Learning and memory deficits are obvious symptoms that develop over time in patients with poorly controlled diabetes. Hyperactivity of the renin-angiotensin system (RAS) is directly associated with β-cell dysfunction and diabetic complications, including cognitive impairment. Here, we investigated the protective and molecular effects of two RAS modifiers, aliskiren; renin inhibitor and captopril; angiotensin converting enzyme inhibitor, on cognitive deficits in the rat hippocampus. Injection of low dose streptozotocin for 4 days resulted in type 1 diabetes. Then, poorly controlled diabetes was mimicked with ineffective daily doses of insulin for 4 weeks. The hyperglycaemia and pancreatic atrophy caused memory disturbance that were identifiable in behavioural tests, hippocampal neurodegeneration, and the following significant changes in the hippocampus, increases in the inflammatory marker interleukin 1β, cholinesterase, the oxidative stress marker malondialdehyde and protein expression of phosphorylated extracellular-signal-regulated kinase and glycogen synthase kinase-3 beta versus decrease in the antioxidant reduced glutathione and protein expression of phosphorylated glycogen synthase kinase-3 beta. Blocking RAS with either drugs along with insulin amended all previously mentioned parameters. Aliskiren stabilized the blood glucose level and restored normal pancreatic integrity and hippocampal malondialdehyde level. Aliskiren showed superior protection against the hippocampal degeneration displayed in the earlier behavioural modification in the passive avoidance test, and the aliskiren group outperformed the control group in the novel object recognition test. We therefore conclude that aliskiren and captopril reversed the diabetic state and cognitive deficits in rats with poorly controlled STZ-induced diabetes through reducing oxidative stress and inflammation and modulating protein expression.

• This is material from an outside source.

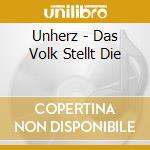 Unherz - Das Volk Stellt Die cd musicale di Unherz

学习和记忆缺陷是未经良好控制的糖尿病患者随时间发展出现的明显症状。肾素-血管紧张素系统 (RAS) 的过度活跃与β细胞功能障碍和糖尿病并发症直接相关,包括认知障碍。在这里,我们研究了两种 RAS 调节剂——阿利克仑(肾素抑制剂)和卡托普利(血管紧张素转换酶抑制剂)——对大鼠海马认知缺陷的保护和分子作用。连续 4 天注射低剂量链脲佐菌素可导致 1 型糖尿病。然后,用无效的每日胰岛素剂量模拟未经良好控制的糖尿病 4 周。高血糖和胰腺萎缩导致记忆障碍,可通过行为测试、海马神经退行性变以及海马内以下显著变化来识别:炎症标志物白细胞介素 1β、胆碱酯酶、氧化应激标志物丙二醛和磷酸化细胞外信号调节激酶和糖原合酶激酶-3β的蛋白表达增加,而抗氧化剂还原型谷胱甘肽和磷酸化糖原合酶激酶-3β的蛋白表达减少。用药物阻断 RAS 结合胰岛素可以纠正所有上述参数。阿利克仑稳定血糖水平并恢复正常的胰腺完整性和海马丙二醛水平。阿利克仑在被动回避测试中对早期行为改变表现出更好的保护作用,在新物体识别测试中,阿利克仑组的表现优于对照组。因此,我们得出结论,阿利克仑和卡托普利通过降低氧化应激和炎症以及调节蛋白表达,逆转了 STZ 诱导的未经良好控制的糖尿病大鼠的糖尿病状态和认知缺陷。